Un très contradictoire paradoxe

Mieux : cet aimable, généreux et bienveillant Léonard se plaisait même, lorsqu’il se promenait au milieu des marchés de sa belle ville natale de Florence, d’y acheter, parfois pour des sommes considérables, les cages d’oiseaux, pour le seul bonheur de les ouvrir ensuite et de libérer ainsi, au vu et au su de ses voisins ébahis, ces mêmes volatiles !

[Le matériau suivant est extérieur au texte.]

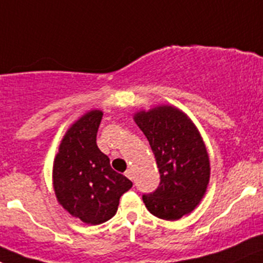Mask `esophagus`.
<instances>
[{
	"label": "esophagus",
	"mask_w": 263,
	"mask_h": 263,
	"mask_svg": "<svg viewBox=\"0 0 263 263\" xmlns=\"http://www.w3.org/2000/svg\"><path fill=\"white\" fill-rule=\"evenodd\" d=\"M125 176H126L129 179H132V181H133V178H134V177H133V172L130 171V169H129V171L125 172Z\"/></svg>",
	"instance_id": "esophagus-1"
}]
</instances>
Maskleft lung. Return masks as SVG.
<instances>
[{
	"mask_svg": "<svg viewBox=\"0 0 263 263\" xmlns=\"http://www.w3.org/2000/svg\"><path fill=\"white\" fill-rule=\"evenodd\" d=\"M148 139L160 172V184L143 195L149 213L166 221L190 214L204 197L211 179V162L202 137L179 108L160 104L133 116Z\"/></svg>",
	"mask_w": 263,
	"mask_h": 263,
	"instance_id": "obj_1",
	"label": "left lung"
}]
</instances>
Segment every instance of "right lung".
I'll return each mask as SVG.
<instances>
[{
  "mask_svg": "<svg viewBox=\"0 0 263 263\" xmlns=\"http://www.w3.org/2000/svg\"><path fill=\"white\" fill-rule=\"evenodd\" d=\"M103 117L90 109L76 120L59 144L52 164V187L59 204L72 217L87 224H101L116 214L120 197L133 186L111 167L97 146Z\"/></svg>",
  "mask_w": 263,
  "mask_h": 263,
  "instance_id": "right-lung-1",
  "label": "right lung"
}]
</instances>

Ainsi, vouloir s’attaquer à l’œuvre artistique d’un être aussi respectueux de la nature justement, des animaux aussi bien que des humains également, n’est-il pas, de la part de ces nouveaux fanatiques de l’écologie culpabilisatrice, le moindre, on en conviendra aisément, des paradoxes, aux inénarrables mais tragiques confins de la contradiction la plus patente !

 

Les vandales du Louvre

Et, de fait, les milliers de pages de ses nombreux codex, que j’ai eu le gratifiant honneur d’étudier intégralement et dans leur langue originale, mais que ces écolos de basse gamme n’ont manifestement jamais lus, regorgent de ce genre  d’anecdotes, aussi savoureuses que significatives, voire simplement bienvenues, pour tout écologiste digne de ce nom, mais que ne sont pourtant pas, visiblement, ces récentes vandales du Louvre.

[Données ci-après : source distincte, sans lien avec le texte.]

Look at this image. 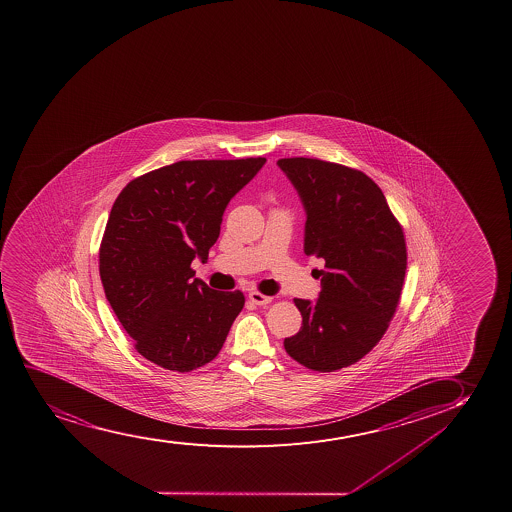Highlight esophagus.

Pis : lorsque je les entends hurler, comme ils l’ont effectivement fait ce dimanche matin devant « La Joconde » aspergée de cette imbuvable soupe, qu’il est légitime de s’en prendre à l’art pour mettre en avant une revendication socio-politique, il me revient immanquablement en tête, certes toutes proportions gardées et sans vouloir bien sûr comparer ici l’incomparable, ce que clamaient haut et fort certains dignitaires et autres propagandistes nazis, dont des criminels tels que Joseph Goebbels ou Hermann Goering, lorsqu’ils disaient, face notamment à des artistes qu’ils taxaient alors abusivement de « dégénérés », « sortir leur revolver quand ils entendaient le mot culture »

 

Quand dégrader l’art ou mépriser la culture revient à s’avilir soi-même et souiller les idées que l’on prétend défendre

Oui : en s’attelant à dégrader ainsi, de manière aussi inconsidérée, les plus grands chefs-d’œuvre artistiques, comme ils l’ont par ailleurs déjà fait en tentant d’abîmer d’autres tableaux de maîtres au sein d’autres importants musées à travers le monde, ce n’est pas seulement sur notre culture, ni même notre civilisation, qu’ils crachent aussi misérablement ; c’est d’abord eux-mêmes, et les idées ou le parti qu’ils croient propager de la sorte, qu’ils salissent et avilissent ainsi irrémédiablement.

Encore un de ces infâmes et dangereux effets pervers du wokisme ! Pis : la tyrannique « cancel culture », une obscurantiste, criminelle et funeste ambition de Talibans !

 

DANIEL SALVATORE SCHIFFER

Philosophe, professeur d’esthétique et de philosophie de l’art (sur la Renaissance italienne, notamment) au prestigieux Institut Royal Supérieur d’Histoire de l’Art et d’Archéologie de Bruxelles (IRSHAAB), auteur d’une quarantaine de livres, dont, publiés aux Editions Erick Bonnier (Paris), « Divin Vinci – Léonard de Vinci, l’Ange incarné », « Gratia Mundi – Raphaël, la Grâce de l’Art » (enrichi d’un important cahier-photos en couleurs), « La constellation Dante – Le chant du Sublime » (agrémenté d’un choix de gravures de Gustave Doré) et « Du Beau au Sublime dans l’Art – Esquisse d’une Métaesthétique (Editions L’Âge d’Homme).